CSCI 8970 – Colloquium Series – Fall 2010 – Twelve Event
The Exaflop/s: Why and How
Monday, November 29, 2010
Presenter: David Keyes, KAUST and Columbia University
Dr. Keyes lecture focused on Exaflops and the fourth paradigm, a movement towards meta-tags and improved classification of data. He began by showing what the increased accumulation of data has meant for the oil industry. They can now better solve an inverse problem or perform data assimilation, combine multiple complex models and quantify uncertainty. Through the GigaPOWERS Impact program, they went from a Mega-Cell to a Giga-Cell which helped find more oil patches. Oil companies are vast, with dozens of reservoirs “upstream” and many refineries and transportation systems “downstream”. Yet while the simulator is only a small piece of their puzzle and is already heavily taxing their computers. As a consequence, how should such computer resources be managed? Data is increasingly too complex for a self-contained, self-consistent theory. In addition, while simulations are useful, data mining is appearing to be more useful.
Through IESP road mapping they listed 19 candidates for exascale applications including magnetically confined fusion, molecular dynamics, climate, combustion, aerodynamics, among other areas. There needs to be improvement in various areas such as finding dominant resources, improving memory bandwidth, flop/s per byte of storage, I/O versus computation (the big bottle neck), communication versus computation and synchronization. When using core algorithms they obtained what they expected. After this review of his research, David explored the progress of high-end scientific computing.. Some exascale considerations include applications, architectures and algorithms
For the purposes of the presentation he focused on Algorithms. He argued that according to an algorithmicist, applications are given (as function of time), architectures are also a given (as function of time), yet algorithms and software must be adapted or created to bridge to hostile architectures for the sake of the complex applications (Important as Moore’s law moves from speed-based to concurrency-based, due to power considerations).
Tracking the third paradigm progress and looking at previous Gordon Bell Prize winners for “peak performance”, he showed how from 1998 to 2010, gflops grew from 1.0 during 1988 to 1020 during 1998. In a short amount of time there has been a trillion fold improvements and as such many recent reports ride the “bell curve” for simulation. Yet as such, how are problems like these solved at the petascale today? Currently science uses Newton (Nonlinear solver) -Krylov (accelerator) -Schur (preconditioner) -Schwarz (preconditioner) : a solver “workhorse”. Workhorse innards: Krylov-Schwarz. Yet, what will first “general purpose” exaflop/s machines look like? His lab is currently thinking about 2018. There are many paths beyond today’s CMOS silicon-based logic. Earliest and most significant post-CMOS device improvement may be carbon nanotube memory, but not in 10 years.

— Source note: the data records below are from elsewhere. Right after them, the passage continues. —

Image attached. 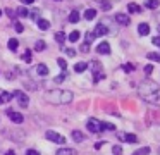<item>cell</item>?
<instances>
[{
    "instance_id": "cell-50",
    "label": "cell",
    "mask_w": 160,
    "mask_h": 155,
    "mask_svg": "<svg viewBox=\"0 0 160 155\" xmlns=\"http://www.w3.org/2000/svg\"><path fill=\"white\" fill-rule=\"evenodd\" d=\"M158 34H160V26H158Z\"/></svg>"
},
{
    "instance_id": "cell-27",
    "label": "cell",
    "mask_w": 160,
    "mask_h": 155,
    "mask_svg": "<svg viewBox=\"0 0 160 155\" xmlns=\"http://www.w3.org/2000/svg\"><path fill=\"white\" fill-rule=\"evenodd\" d=\"M28 16L31 17L33 21H38V19H40V10H38V9H35V10H31V12H29Z\"/></svg>"
},
{
    "instance_id": "cell-13",
    "label": "cell",
    "mask_w": 160,
    "mask_h": 155,
    "mask_svg": "<svg viewBox=\"0 0 160 155\" xmlns=\"http://www.w3.org/2000/svg\"><path fill=\"white\" fill-rule=\"evenodd\" d=\"M7 47H9V50H11V52H16L19 48V41L16 40V38H11V40H9V43H7Z\"/></svg>"
},
{
    "instance_id": "cell-12",
    "label": "cell",
    "mask_w": 160,
    "mask_h": 155,
    "mask_svg": "<svg viewBox=\"0 0 160 155\" xmlns=\"http://www.w3.org/2000/svg\"><path fill=\"white\" fill-rule=\"evenodd\" d=\"M71 136H72V140L76 141V143H81V141L84 140V134L81 133V131H78V129H74V131H72V134H71Z\"/></svg>"
},
{
    "instance_id": "cell-35",
    "label": "cell",
    "mask_w": 160,
    "mask_h": 155,
    "mask_svg": "<svg viewBox=\"0 0 160 155\" xmlns=\"http://www.w3.org/2000/svg\"><path fill=\"white\" fill-rule=\"evenodd\" d=\"M112 152H114V155H122V148H121V145H114Z\"/></svg>"
},
{
    "instance_id": "cell-32",
    "label": "cell",
    "mask_w": 160,
    "mask_h": 155,
    "mask_svg": "<svg viewBox=\"0 0 160 155\" xmlns=\"http://www.w3.org/2000/svg\"><path fill=\"white\" fill-rule=\"evenodd\" d=\"M148 153H150V148L148 147H143V148H139L134 155H148Z\"/></svg>"
},
{
    "instance_id": "cell-15",
    "label": "cell",
    "mask_w": 160,
    "mask_h": 155,
    "mask_svg": "<svg viewBox=\"0 0 160 155\" xmlns=\"http://www.w3.org/2000/svg\"><path fill=\"white\" fill-rule=\"evenodd\" d=\"M86 69H88V64H86V62H78V64L74 65V71H76V72H84Z\"/></svg>"
},
{
    "instance_id": "cell-41",
    "label": "cell",
    "mask_w": 160,
    "mask_h": 155,
    "mask_svg": "<svg viewBox=\"0 0 160 155\" xmlns=\"http://www.w3.org/2000/svg\"><path fill=\"white\" fill-rule=\"evenodd\" d=\"M122 69H124L126 72H131V71H134V67H132V64H126V65H122Z\"/></svg>"
},
{
    "instance_id": "cell-49",
    "label": "cell",
    "mask_w": 160,
    "mask_h": 155,
    "mask_svg": "<svg viewBox=\"0 0 160 155\" xmlns=\"http://www.w3.org/2000/svg\"><path fill=\"white\" fill-rule=\"evenodd\" d=\"M95 2H98V3H102V2H105V0H95Z\"/></svg>"
},
{
    "instance_id": "cell-47",
    "label": "cell",
    "mask_w": 160,
    "mask_h": 155,
    "mask_svg": "<svg viewBox=\"0 0 160 155\" xmlns=\"http://www.w3.org/2000/svg\"><path fill=\"white\" fill-rule=\"evenodd\" d=\"M21 2L24 3V5H29V3H33V2H35V0H21Z\"/></svg>"
},
{
    "instance_id": "cell-17",
    "label": "cell",
    "mask_w": 160,
    "mask_h": 155,
    "mask_svg": "<svg viewBox=\"0 0 160 155\" xmlns=\"http://www.w3.org/2000/svg\"><path fill=\"white\" fill-rule=\"evenodd\" d=\"M128 10H129L131 14H141V7L136 5V3H129V5H128Z\"/></svg>"
},
{
    "instance_id": "cell-9",
    "label": "cell",
    "mask_w": 160,
    "mask_h": 155,
    "mask_svg": "<svg viewBox=\"0 0 160 155\" xmlns=\"http://www.w3.org/2000/svg\"><path fill=\"white\" fill-rule=\"evenodd\" d=\"M97 54H100V55H108L110 54V45H108V41H102V43L98 45Z\"/></svg>"
},
{
    "instance_id": "cell-10",
    "label": "cell",
    "mask_w": 160,
    "mask_h": 155,
    "mask_svg": "<svg viewBox=\"0 0 160 155\" xmlns=\"http://www.w3.org/2000/svg\"><path fill=\"white\" fill-rule=\"evenodd\" d=\"M107 33H108L107 26H103V24H100V23L95 26V31H93L95 36H103V34H107Z\"/></svg>"
},
{
    "instance_id": "cell-21",
    "label": "cell",
    "mask_w": 160,
    "mask_h": 155,
    "mask_svg": "<svg viewBox=\"0 0 160 155\" xmlns=\"http://www.w3.org/2000/svg\"><path fill=\"white\" fill-rule=\"evenodd\" d=\"M45 47H47V45H45V41H43V40H36V41H35V50H36V52L45 50Z\"/></svg>"
},
{
    "instance_id": "cell-22",
    "label": "cell",
    "mask_w": 160,
    "mask_h": 155,
    "mask_svg": "<svg viewBox=\"0 0 160 155\" xmlns=\"http://www.w3.org/2000/svg\"><path fill=\"white\" fill-rule=\"evenodd\" d=\"M69 21L71 23H78V21H79V12H78V10H72V12L69 14Z\"/></svg>"
},
{
    "instance_id": "cell-3",
    "label": "cell",
    "mask_w": 160,
    "mask_h": 155,
    "mask_svg": "<svg viewBox=\"0 0 160 155\" xmlns=\"http://www.w3.org/2000/svg\"><path fill=\"white\" fill-rule=\"evenodd\" d=\"M12 98L18 100L19 107H22V109H26V107L29 105V96L26 95V93L22 91V90H16V91L12 93Z\"/></svg>"
},
{
    "instance_id": "cell-4",
    "label": "cell",
    "mask_w": 160,
    "mask_h": 155,
    "mask_svg": "<svg viewBox=\"0 0 160 155\" xmlns=\"http://www.w3.org/2000/svg\"><path fill=\"white\" fill-rule=\"evenodd\" d=\"M45 138H47V140H50V141H53V143H59V145L66 143V138H64L60 133H55V131H47Z\"/></svg>"
},
{
    "instance_id": "cell-6",
    "label": "cell",
    "mask_w": 160,
    "mask_h": 155,
    "mask_svg": "<svg viewBox=\"0 0 160 155\" xmlns=\"http://www.w3.org/2000/svg\"><path fill=\"white\" fill-rule=\"evenodd\" d=\"M115 23H117V24H121V26H129L131 19H129V16H128V14L119 12V14H115Z\"/></svg>"
},
{
    "instance_id": "cell-29",
    "label": "cell",
    "mask_w": 160,
    "mask_h": 155,
    "mask_svg": "<svg viewBox=\"0 0 160 155\" xmlns=\"http://www.w3.org/2000/svg\"><path fill=\"white\" fill-rule=\"evenodd\" d=\"M146 7L148 9H157L158 7V0H146Z\"/></svg>"
},
{
    "instance_id": "cell-52",
    "label": "cell",
    "mask_w": 160,
    "mask_h": 155,
    "mask_svg": "<svg viewBox=\"0 0 160 155\" xmlns=\"http://www.w3.org/2000/svg\"><path fill=\"white\" fill-rule=\"evenodd\" d=\"M55 2H60V0H55Z\"/></svg>"
},
{
    "instance_id": "cell-25",
    "label": "cell",
    "mask_w": 160,
    "mask_h": 155,
    "mask_svg": "<svg viewBox=\"0 0 160 155\" xmlns=\"http://www.w3.org/2000/svg\"><path fill=\"white\" fill-rule=\"evenodd\" d=\"M126 141H128V143H136L138 138H136V134H132V133H126Z\"/></svg>"
},
{
    "instance_id": "cell-11",
    "label": "cell",
    "mask_w": 160,
    "mask_h": 155,
    "mask_svg": "<svg viewBox=\"0 0 160 155\" xmlns=\"http://www.w3.org/2000/svg\"><path fill=\"white\" fill-rule=\"evenodd\" d=\"M138 33H139V36H146V34L150 33V26L146 23H141L138 26Z\"/></svg>"
},
{
    "instance_id": "cell-26",
    "label": "cell",
    "mask_w": 160,
    "mask_h": 155,
    "mask_svg": "<svg viewBox=\"0 0 160 155\" xmlns=\"http://www.w3.org/2000/svg\"><path fill=\"white\" fill-rule=\"evenodd\" d=\"M28 14H29V10L26 9V7H19V9H18V16H21V17H28Z\"/></svg>"
},
{
    "instance_id": "cell-8",
    "label": "cell",
    "mask_w": 160,
    "mask_h": 155,
    "mask_svg": "<svg viewBox=\"0 0 160 155\" xmlns=\"http://www.w3.org/2000/svg\"><path fill=\"white\" fill-rule=\"evenodd\" d=\"M86 127H88V131H91V133H100V122H98L97 119H90L86 122Z\"/></svg>"
},
{
    "instance_id": "cell-33",
    "label": "cell",
    "mask_w": 160,
    "mask_h": 155,
    "mask_svg": "<svg viewBox=\"0 0 160 155\" xmlns=\"http://www.w3.org/2000/svg\"><path fill=\"white\" fill-rule=\"evenodd\" d=\"M57 64H59V67L62 69V71H66V67H67V62H66V59H57Z\"/></svg>"
},
{
    "instance_id": "cell-37",
    "label": "cell",
    "mask_w": 160,
    "mask_h": 155,
    "mask_svg": "<svg viewBox=\"0 0 160 155\" xmlns=\"http://www.w3.org/2000/svg\"><path fill=\"white\" fill-rule=\"evenodd\" d=\"M24 86H26V88H29V90H36L35 81H26V83H24Z\"/></svg>"
},
{
    "instance_id": "cell-36",
    "label": "cell",
    "mask_w": 160,
    "mask_h": 155,
    "mask_svg": "<svg viewBox=\"0 0 160 155\" xmlns=\"http://www.w3.org/2000/svg\"><path fill=\"white\" fill-rule=\"evenodd\" d=\"M14 29L18 31V33H22V31H24V26H22L21 23H14Z\"/></svg>"
},
{
    "instance_id": "cell-19",
    "label": "cell",
    "mask_w": 160,
    "mask_h": 155,
    "mask_svg": "<svg viewBox=\"0 0 160 155\" xmlns=\"http://www.w3.org/2000/svg\"><path fill=\"white\" fill-rule=\"evenodd\" d=\"M115 126L110 122H100V131H114Z\"/></svg>"
},
{
    "instance_id": "cell-5",
    "label": "cell",
    "mask_w": 160,
    "mask_h": 155,
    "mask_svg": "<svg viewBox=\"0 0 160 155\" xmlns=\"http://www.w3.org/2000/svg\"><path fill=\"white\" fill-rule=\"evenodd\" d=\"M7 116L11 117V121H12L14 124H21L22 121H24V117H22V114L16 112V110H12V109H7Z\"/></svg>"
},
{
    "instance_id": "cell-51",
    "label": "cell",
    "mask_w": 160,
    "mask_h": 155,
    "mask_svg": "<svg viewBox=\"0 0 160 155\" xmlns=\"http://www.w3.org/2000/svg\"><path fill=\"white\" fill-rule=\"evenodd\" d=\"M0 16H2V10H0Z\"/></svg>"
},
{
    "instance_id": "cell-43",
    "label": "cell",
    "mask_w": 160,
    "mask_h": 155,
    "mask_svg": "<svg viewBox=\"0 0 160 155\" xmlns=\"http://www.w3.org/2000/svg\"><path fill=\"white\" fill-rule=\"evenodd\" d=\"M26 155H40L38 150H33V148H29L28 152H26Z\"/></svg>"
},
{
    "instance_id": "cell-45",
    "label": "cell",
    "mask_w": 160,
    "mask_h": 155,
    "mask_svg": "<svg viewBox=\"0 0 160 155\" xmlns=\"http://www.w3.org/2000/svg\"><path fill=\"white\" fill-rule=\"evenodd\" d=\"M117 138L121 141H126V133H117Z\"/></svg>"
},
{
    "instance_id": "cell-38",
    "label": "cell",
    "mask_w": 160,
    "mask_h": 155,
    "mask_svg": "<svg viewBox=\"0 0 160 155\" xmlns=\"http://www.w3.org/2000/svg\"><path fill=\"white\" fill-rule=\"evenodd\" d=\"M64 52H66L69 57H74V55H76V50H74V48H64Z\"/></svg>"
},
{
    "instance_id": "cell-39",
    "label": "cell",
    "mask_w": 160,
    "mask_h": 155,
    "mask_svg": "<svg viewBox=\"0 0 160 155\" xmlns=\"http://www.w3.org/2000/svg\"><path fill=\"white\" fill-rule=\"evenodd\" d=\"M152 72H153V65L152 64H148V65H145V74H152Z\"/></svg>"
},
{
    "instance_id": "cell-48",
    "label": "cell",
    "mask_w": 160,
    "mask_h": 155,
    "mask_svg": "<svg viewBox=\"0 0 160 155\" xmlns=\"http://www.w3.org/2000/svg\"><path fill=\"white\" fill-rule=\"evenodd\" d=\"M2 91H4V90H0V103H2Z\"/></svg>"
},
{
    "instance_id": "cell-16",
    "label": "cell",
    "mask_w": 160,
    "mask_h": 155,
    "mask_svg": "<svg viewBox=\"0 0 160 155\" xmlns=\"http://www.w3.org/2000/svg\"><path fill=\"white\" fill-rule=\"evenodd\" d=\"M55 41L59 45H62L64 41H66V33H64V31H57L55 33Z\"/></svg>"
},
{
    "instance_id": "cell-2",
    "label": "cell",
    "mask_w": 160,
    "mask_h": 155,
    "mask_svg": "<svg viewBox=\"0 0 160 155\" xmlns=\"http://www.w3.org/2000/svg\"><path fill=\"white\" fill-rule=\"evenodd\" d=\"M158 91V85L157 83H153V81H145V83H141V86H139V95L145 98V96H148V95H152V93H157Z\"/></svg>"
},
{
    "instance_id": "cell-7",
    "label": "cell",
    "mask_w": 160,
    "mask_h": 155,
    "mask_svg": "<svg viewBox=\"0 0 160 155\" xmlns=\"http://www.w3.org/2000/svg\"><path fill=\"white\" fill-rule=\"evenodd\" d=\"M33 72H35L38 78H45V76L48 74V67H47V64H36V67Z\"/></svg>"
},
{
    "instance_id": "cell-44",
    "label": "cell",
    "mask_w": 160,
    "mask_h": 155,
    "mask_svg": "<svg viewBox=\"0 0 160 155\" xmlns=\"http://www.w3.org/2000/svg\"><path fill=\"white\" fill-rule=\"evenodd\" d=\"M102 9L108 10V9H110V2H102Z\"/></svg>"
},
{
    "instance_id": "cell-24",
    "label": "cell",
    "mask_w": 160,
    "mask_h": 155,
    "mask_svg": "<svg viewBox=\"0 0 160 155\" xmlns=\"http://www.w3.org/2000/svg\"><path fill=\"white\" fill-rule=\"evenodd\" d=\"M11 100H12V93L2 91V103H7V102H11Z\"/></svg>"
},
{
    "instance_id": "cell-14",
    "label": "cell",
    "mask_w": 160,
    "mask_h": 155,
    "mask_svg": "<svg viewBox=\"0 0 160 155\" xmlns=\"http://www.w3.org/2000/svg\"><path fill=\"white\" fill-rule=\"evenodd\" d=\"M57 155H76V150H72V148H59Z\"/></svg>"
},
{
    "instance_id": "cell-23",
    "label": "cell",
    "mask_w": 160,
    "mask_h": 155,
    "mask_svg": "<svg viewBox=\"0 0 160 155\" xmlns=\"http://www.w3.org/2000/svg\"><path fill=\"white\" fill-rule=\"evenodd\" d=\"M146 57H148L150 60H155V62H160V54H158V52H150V54L146 55Z\"/></svg>"
},
{
    "instance_id": "cell-28",
    "label": "cell",
    "mask_w": 160,
    "mask_h": 155,
    "mask_svg": "<svg viewBox=\"0 0 160 155\" xmlns=\"http://www.w3.org/2000/svg\"><path fill=\"white\" fill-rule=\"evenodd\" d=\"M66 78H67V72L64 71L62 74H59V76H55V78H53V83H62Z\"/></svg>"
},
{
    "instance_id": "cell-18",
    "label": "cell",
    "mask_w": 160,
    "mask_h": 155,
    "mask_svg": "<svg viewBox=\"0 0 160 155\" xmlns=\"http://www.w3.org/2000/svg\"><path fill=\"white\" fill-rule=\"evenodd\" d=\"M38 28H40L42 31H47V29L50 28V23H48L47 19H38Z\"/></svg>"
},
{
    "instance_id": "cell-46",
    "label": "cell",
    "mask_w": 160,
    "mask_h": 155,
    "mask_svg": "<svg viewBox=\"0 0 160 155\" xmlns=\"http://www.w3.org/2000/svg\"><path fill=\"white\" fill-rule=\"evenodd\" d=\"M152 43H153V45H158V47H160V36L153 38V40H152Z\"/></svg>"
},
{
    "instance_id": "cell-20",
    "label": "cell",
    "mask_w": 160,
    "mask_h": 155,
    "mask_svg": "<svg viewBox=\"0 0 160 155\" xmlns=\"http://www.w3.org/2000/svg\"><path fill=\"white\" fill-rule=\"evenodd\" d=\"M84 17H86L88 21L95 19V17H97V10H95V9H86V12H84Z\"/></svg>"
},
{
    "instance_id": "cell-40",
    "label": "cell",
    "mask_w": 160,
    "mask_h": 155,
    "mask_svg": "<svg viewBox=\"0 0 160 155\" xmlns=\"http://www.w3.org/2000/svg\"><path fill=\"white\" fill-rule=\"evenodd\" d=\"M79 50L83 52V54H88V52H90V45L83 43V45H81V48H79Z\"/></svg>"
},
{
    "instance_id": "cell-1",
    "label": "cell",
    "mask_w": 160,
    "mask_h": 155,
    "mask_svg": "<svg viewBox=\"0 0 160 155\" xmlns=\"http://www.w3.org/2000/svg\"><path fill=\"white\" fill-rule=\"evenodd\" d=\"M74 98L72 91L69 90H50V91L45 93V100L48 103H53V105H66V103H71Z\"/></svg>"
},
{
    "instance_id": "cell-34",
    "label": "cell",
    "mask_w": 160,
    "mask_h": 155,
    "mask_svg": "<svg viewBox=\"0 0 160 155\" xmlns=\"http://www.w3.org/2000/svg\"><path fill=\"white\" fill-rule=\"evenodd\" d=\"M31 59H33L31 52H29V50H26V52H24V55H22V60H24V62H31Z\"/></svg>"
},
{
    "instance_id": "cell-30",
    "label": "cell",
    "mask_w": 160,
    "mask_h": 155,
    "mask_svg": "<svg viewBox=\"0 0 160 155\" xmlns=\"http://www.w3.org/2000/svg\"><path fill=\"white\" fill-rule=\"evenodd\" d=\"M79 36H81L79 31H72V33L69 34V41H78V40H79Z\"/></svg>"
},
{
    "instance_id": "cell-42",
    "label": "cell",
    "mask_w": 160,
    "mask_h": 155,
    "mask_svg": "<svg viewBox=\"0 0 160 155\" xmlns=\"http://www.w3.org/2000/svg\"><path fill=\"white\" fill-rule=\"evenodd\" d=\"M5 14H7V16L11 17V19H14V17H16V12H14L12 9H5Z\"/></svg>"
},
{
    "instance_id": "cell-31",
    "label": "cell",
    "mask_w": 160,
    "mask_h": 155,
    "mask_svg": "<svg viewBox=\"0 0 160 155\" xmlns=\"http://www.w3.org/2000/svg\"><path fill=\"white\" fill-rule=\"evenodd\" d=\"M84 40H86V45H90V43H91V41H93V40H95V34H93V33H91V31H88V33H86V34H84Z\"/></svg>"
}]
</instances>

Dr. Keyes sees two paths from peta- to exa-. One is the IBM: BlueGene successor and the other one is the GigaHz KiloCore MegaNoe system. The need for improvement is necessary. Currently, one of these computers could use the power of a town of 14,000 at an OECD country. Yet there are various hard to solve hurdles. Hurdle #1 – memory bandwidth eats up the entire power budget. Hurdle #2 – memory capacity eats up the entire fiscal budget. Hurdle #3 – power requires slower clocks and greater concurrency. As such the need for a draconian reduction required in power per flop and per byte will make computing and copying data less reliable. Despite the negative aspects of this, it is a necessary engineering tradeoff. The present consensus path to exascale is thousand-fold many core, Processors are cheap
Evolution of parallel programming models” strong scaling within a node through the use of shared memory or distributed memory. There is a need for hybrid programming model for a full application: petascale bio-electro-magnetics. Current hybrid programming models not enough. There must be an evolution of parallel programming models: breaking the synchrony stronghold. While there is a history of asynchronous methods, they have not been prevalent since we know we can make different things additive without destroying the properties of the algorithms. However, hybrid programming models are once again a hot topic and they will be the topic of discussion at the next ICERM -2011 conference which will focus on asynchronous programming.

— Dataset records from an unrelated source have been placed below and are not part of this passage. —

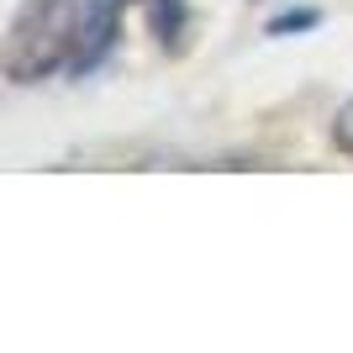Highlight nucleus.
<instances>
[{"mask_svg":"<svg viewBox=\"0 0 353 353\" xmlns=\"http://www.w3.org/2000/svg\"><path fill=\"white\" fill-rule=\"evenodd\" d=\"M79 16H85V0H21L6 37V79L37 85L69 69L79 53Z\"/></svg>","mask_w":353,"mask_h":353,"instance_id":"f257e3e1","label":"nucleus"},{"mask_svg":"<svg viewBox=\"0 0 353 353\" xmlns=\"http://www.w3.org/2000/svg\"><path fill=\"white\" fill-rule=\"evenodd\" d=\"M127 6H137V0H85V16H79V53H74L69 74L101 69V59L117 48V37H121Z\"/></svg>","mask_w":353,"mask_h":353,"instance_id":"f03ea898","label":"nucleus"},{"mask_svg":"<svg viewBox=\"0 0 353 353\" xmlns=\"http://www.w3.org/2000/svg\"><path fill=\"white\" fill-rule=\"evenodd\" d=\"M148 6V21H153V37L163 48H179L185 37V0H143Z\"/></svg>","mask_w":353,"mask_h":353,"instance_id":"7ed1b4c3","label":"nucleus"},{"mask_svg":"<svg viewBox=\"0 0 353 353\" xmlns=\"http://www.w3.org/2000/svg\"><path fill=\"white\" fill-rule=\"evenodd\" d=\"M332 143L353 159V101H343L338 111H332Z\"/></svg>","mask_w":353,"mask_h":353,"instance_id":"20e7f679","label":"nucleus"}]
</instances>
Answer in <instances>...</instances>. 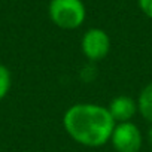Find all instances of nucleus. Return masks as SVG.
I'll return each instance as SVG.
<instances>
[{
  "label": "nucleus",
  "mask_w": 152,
  "mask_h": 152,
  "mask_svg": "<svg viewBox=\"0 0 152 152\" xmlns=\"http://www.w3.org/2000/svg\"><path fill=\"white\" fill-rule=\"evenodd\" d=\"M11 85H12V76L9 69L5 64H0V100H3L8 96Z\"/></svg>",
  "instance_id": "obj_7"
},
{
  "label": "nucleus",
  "mask_w": 152,
  "mask_h": 152,
  "mask_svg": "<svg viewBox=\"0 0 152 152\" xmlns=\"http://www.w3.org/2000/svg\"><path fill=\"white\" fill-rule=\"evenodd\" d=\"M116 122L107 107L97 103H75L63 115L64 131L87 148H100L110 142Z\"/></svg>",
  "instance_id": "obj_1"
},
{
  "label": "nucleus",
  "mask_w": 152,
  "mask_h": 152,
  "mask_svg": "<svg viewBox=\"0 0 152 152\" xmlns=\"http://www.w3.org/2000/svg\"><path fill=\"white\" fill-rule=\"evenodd\" d=\"M110 143L116 152H140L143 136L140 128L133 121L119 122L112 131Z\"/></svg>",
  "instance_id": "obj_3"
},
{
  "label": "nucleus",
  "mask_w": 152,
  "mask_h": 152,
  "mask_svg": "<svg viewBox=\"0 0 152 152\" xmlns=\"http://www.w3.org/2000/svg\"><path fill=\"white\" fill-rule=\"evenodd\" d=\"M48 15L58 28L76 30L85 23L87 8L82 0H51Z\"/></svg>",
  "instance_id": "obj_2"
},
{
  "label": "nucleus",
  "mask_w": 152,
  "mask_h": 152,
  "mask_svg": "<svg viewBox=\"0 0 152 152\" xmlns=\"http://www.w3.org/2000/svg\"><path fill=\"white\" fill-rule=\"evenodd\" d=\"M107 110H109L110 116L113 118V121L116 124L128 122L139 112L137 100H134L133 97H128V96H116L110 100V103L107 106Z\"/></svg>",
  "instance_id": "obj_5"
},
{
  "label": "nucleus",
  "mask_w": 152,
  "mask_h": 152,
  "mask_svg": "<svg viewBox=\"0 0 152 152\" xmlns=\"http://www.w3.org/2000/svg\"><path fill=\"white\" fill-rule=\"evenodd\" d=\"M137 109L142 118L152 124V82L146 84L139 97H137Z\"/></svg>",
  "instance_id": "obj_6"
},
{
  "label": "nucleus",
  "mask_w": 152,
  "mask_h": 152,
  "mask_svg": "<svg viewBox=\"0 0 152 152\" xmlns=\"http://www.w3.org/2000/svg\"><path fill=\"white\" fill-rule=\"evenodd\" d=\"M148 143H149V146L152 148V124H151V127H149V130H148Z\"/></svg>",
  "instance_id": "obj_9"
},
{
  "label": "nucleus",
  "mask_w": 152,
  "mask_h": 152,
  "mask_svg": "<svg viewBox=\"0 0 152 152\" xmlns=\"http://www.w3.org/2000/svg\"><path fill=\"white\" fill-rule=\"evenodd\" d=\"M139 9L149 18L152 20V0H137Z\"/></svg>",
  "instance_id": "obj_8"
},
{
  "label": "nucleus",
  "mask_w": 152,
  "mask_h": 152,
  "mask_svg": "<svg viewBox=\"0 0 152 152\" xmlns=\"http://www.w3.org/2000/svg\"><path fill=\"white\" fill-rule=\"evenodd\" d=\"M81 49L87 60L93 63L100 61L106 58L110 51V37L103 28H88L81 39Z\"/></svg>",
  "instance_id": "obj_4"
}]
</instances>
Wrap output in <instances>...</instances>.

As we move from Peta to exa for algorithms. There are things we should to do for exascale will help us at petascale and terascale, this include, reducing memory requirements and memory traffic, exploiting hybrid and less synchronous parallel programming models, and co-design of hardware and software (for, e.g., power management) Some major challenges that stay the same in peta to exa such as poor scaling of collectives due to internode latency and poor performance of SpMV due to shared intranode bandwidth.
When discussing the path for scaling up applications, he argued that weak scale applications up to distributed memory limits while strong scale applications need to go beyond this. The workflow must be scaled and a co-design process should be staged. Currently, few high end computers come with required software enabling technologies. As such, having overviewed the current state of affairs, Dr. Keyes argued that the current situation is dire but is not much different than it was after sputnik was launched as Kennedy challenged the nation before in 1962 and US scientist had a deadline of seven years, they once again have this deadline. Will we be up to the challenge? I certainly hope so!